= Dataset records =
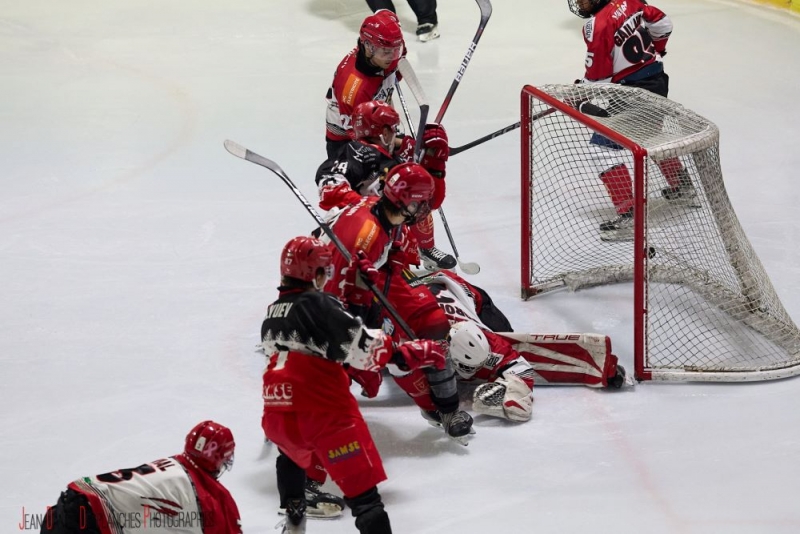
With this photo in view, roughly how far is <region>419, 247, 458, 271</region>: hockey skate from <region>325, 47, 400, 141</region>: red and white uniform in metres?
0.57

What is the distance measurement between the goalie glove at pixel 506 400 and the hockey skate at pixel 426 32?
456cm

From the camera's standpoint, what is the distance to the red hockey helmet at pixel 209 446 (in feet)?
8.57

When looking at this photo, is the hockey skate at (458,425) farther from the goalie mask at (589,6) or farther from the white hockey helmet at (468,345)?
the goalie mask at (589,6)

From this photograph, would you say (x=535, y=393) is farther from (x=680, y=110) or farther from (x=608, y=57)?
(x=608, y=57)

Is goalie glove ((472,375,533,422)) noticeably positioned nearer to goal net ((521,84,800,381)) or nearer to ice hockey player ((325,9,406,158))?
goal net ((521,84,800,381))

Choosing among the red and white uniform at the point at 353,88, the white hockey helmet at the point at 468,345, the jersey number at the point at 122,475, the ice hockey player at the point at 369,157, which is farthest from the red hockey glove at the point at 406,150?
the jersey number at the point at 122,475

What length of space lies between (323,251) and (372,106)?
1.29 m

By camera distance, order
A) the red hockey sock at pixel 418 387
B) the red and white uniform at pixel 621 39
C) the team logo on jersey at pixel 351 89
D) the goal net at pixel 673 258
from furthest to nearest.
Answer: the red and white uniform at pixel 621 39 → the team logo on jersey at pixel 351 89 → the goal net at pixel 673 258 → the red hockey sock at pixel 418 387

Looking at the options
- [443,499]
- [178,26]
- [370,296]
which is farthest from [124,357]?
[178,26]

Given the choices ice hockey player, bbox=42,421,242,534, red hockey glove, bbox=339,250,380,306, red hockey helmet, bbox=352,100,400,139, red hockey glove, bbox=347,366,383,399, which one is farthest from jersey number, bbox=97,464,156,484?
red hockey helmet, bbox=352,100,400,139

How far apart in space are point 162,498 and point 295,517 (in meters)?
0.50

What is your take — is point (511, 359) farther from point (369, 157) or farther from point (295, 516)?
point (295, 516)

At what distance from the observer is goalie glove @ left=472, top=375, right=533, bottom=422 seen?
11.9 ft

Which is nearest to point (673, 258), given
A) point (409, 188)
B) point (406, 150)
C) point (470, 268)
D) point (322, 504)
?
point (470, 268)
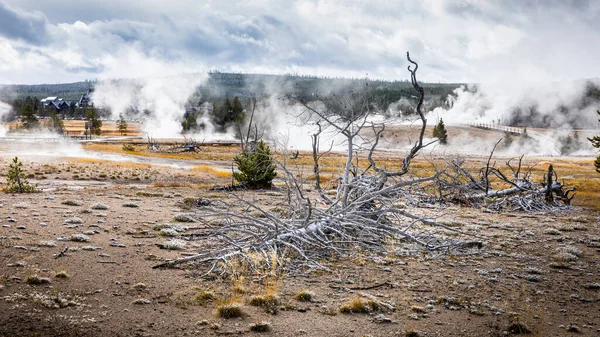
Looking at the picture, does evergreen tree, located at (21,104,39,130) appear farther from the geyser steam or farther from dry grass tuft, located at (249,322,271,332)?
dry grass tuft, located at (249,322,271,332)

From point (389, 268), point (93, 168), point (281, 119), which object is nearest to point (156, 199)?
point (389, 268)

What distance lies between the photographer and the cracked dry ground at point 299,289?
226 inches

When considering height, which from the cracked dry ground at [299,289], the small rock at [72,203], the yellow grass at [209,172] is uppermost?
the small rock at [72,203]

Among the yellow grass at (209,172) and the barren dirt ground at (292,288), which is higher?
the barren dirt ground at (292,288)

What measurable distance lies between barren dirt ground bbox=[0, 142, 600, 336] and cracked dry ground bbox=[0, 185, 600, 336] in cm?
2

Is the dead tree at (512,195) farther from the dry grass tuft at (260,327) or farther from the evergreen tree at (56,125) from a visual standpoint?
the evergreen tree at (56,125)

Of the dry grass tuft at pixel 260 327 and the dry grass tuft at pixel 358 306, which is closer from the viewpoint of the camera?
A: the dry grass tuft at pixel 260 327

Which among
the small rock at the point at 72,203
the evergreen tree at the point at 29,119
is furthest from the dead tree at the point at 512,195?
the evergreen tree at the point at 29,119

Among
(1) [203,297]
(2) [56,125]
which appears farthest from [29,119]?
(1) [203,297]

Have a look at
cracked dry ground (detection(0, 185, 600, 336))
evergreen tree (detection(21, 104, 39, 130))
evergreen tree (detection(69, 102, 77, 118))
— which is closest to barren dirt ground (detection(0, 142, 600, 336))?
cracked dry ground (detection(0, 185, 600, 336))

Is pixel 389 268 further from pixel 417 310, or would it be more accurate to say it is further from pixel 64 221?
pixel 64 221

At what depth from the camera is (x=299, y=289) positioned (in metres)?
7.19

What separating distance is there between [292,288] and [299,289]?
11 centimetres

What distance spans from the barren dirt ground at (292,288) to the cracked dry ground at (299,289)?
2cm
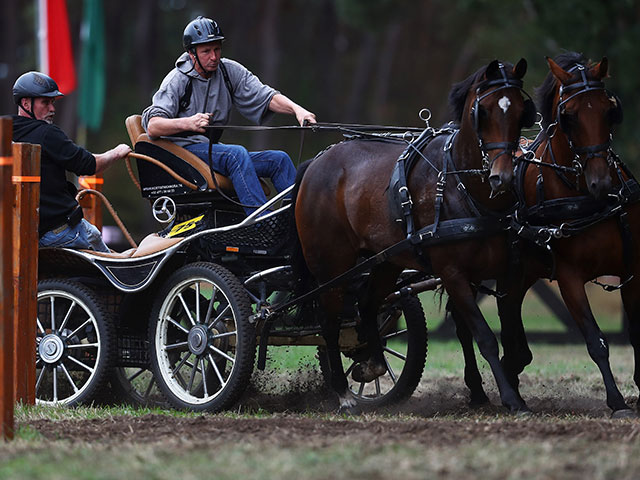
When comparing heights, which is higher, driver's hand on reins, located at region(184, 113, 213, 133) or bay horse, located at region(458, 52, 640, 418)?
driver's hand on reins, located at region(184, 113, 213, 133)

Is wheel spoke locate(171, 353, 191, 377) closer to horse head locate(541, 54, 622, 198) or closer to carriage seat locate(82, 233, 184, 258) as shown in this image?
carriage seat locate(82, 233, 184, 258)

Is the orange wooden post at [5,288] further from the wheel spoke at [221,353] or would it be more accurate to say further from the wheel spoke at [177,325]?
the wheel spoke at [177,325]

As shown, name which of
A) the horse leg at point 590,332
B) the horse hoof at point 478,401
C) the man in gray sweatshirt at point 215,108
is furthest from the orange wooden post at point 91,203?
the horse leg at point 590,332

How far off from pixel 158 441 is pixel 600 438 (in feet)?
7.10

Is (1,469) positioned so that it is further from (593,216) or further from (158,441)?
(593,216)

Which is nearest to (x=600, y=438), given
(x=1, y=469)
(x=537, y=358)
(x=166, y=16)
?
(x=1, y=469)

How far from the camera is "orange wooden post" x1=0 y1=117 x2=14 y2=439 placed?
5711 mm

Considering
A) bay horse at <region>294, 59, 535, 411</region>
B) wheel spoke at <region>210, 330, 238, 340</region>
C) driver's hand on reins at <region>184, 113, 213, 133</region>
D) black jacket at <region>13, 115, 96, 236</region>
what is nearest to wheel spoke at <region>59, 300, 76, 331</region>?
black jacket at <region>13, 115, 96, 236</region>

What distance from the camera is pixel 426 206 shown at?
6.98 metres

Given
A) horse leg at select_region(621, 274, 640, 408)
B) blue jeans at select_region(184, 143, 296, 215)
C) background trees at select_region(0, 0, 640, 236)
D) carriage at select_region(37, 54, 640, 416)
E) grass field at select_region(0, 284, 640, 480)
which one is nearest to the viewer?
grass field at select_region(0, 284, 640, 480)

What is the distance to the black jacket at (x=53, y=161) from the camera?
7824 millimetres

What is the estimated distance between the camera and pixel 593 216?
6766mm

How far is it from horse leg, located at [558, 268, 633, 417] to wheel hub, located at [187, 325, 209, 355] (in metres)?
2.40

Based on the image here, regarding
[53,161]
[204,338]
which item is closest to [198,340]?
[204,338]
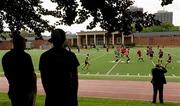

= Work required =
List each line in the items above that contains the word "dead".

= Exercise response =
Is the dead tree at (512,195) farther from the dry grass tuft at (260,327) or farther from the evergreen tree at (56,125) from a visual standpoint?
is furthest from the dead tree at the point at 512,195?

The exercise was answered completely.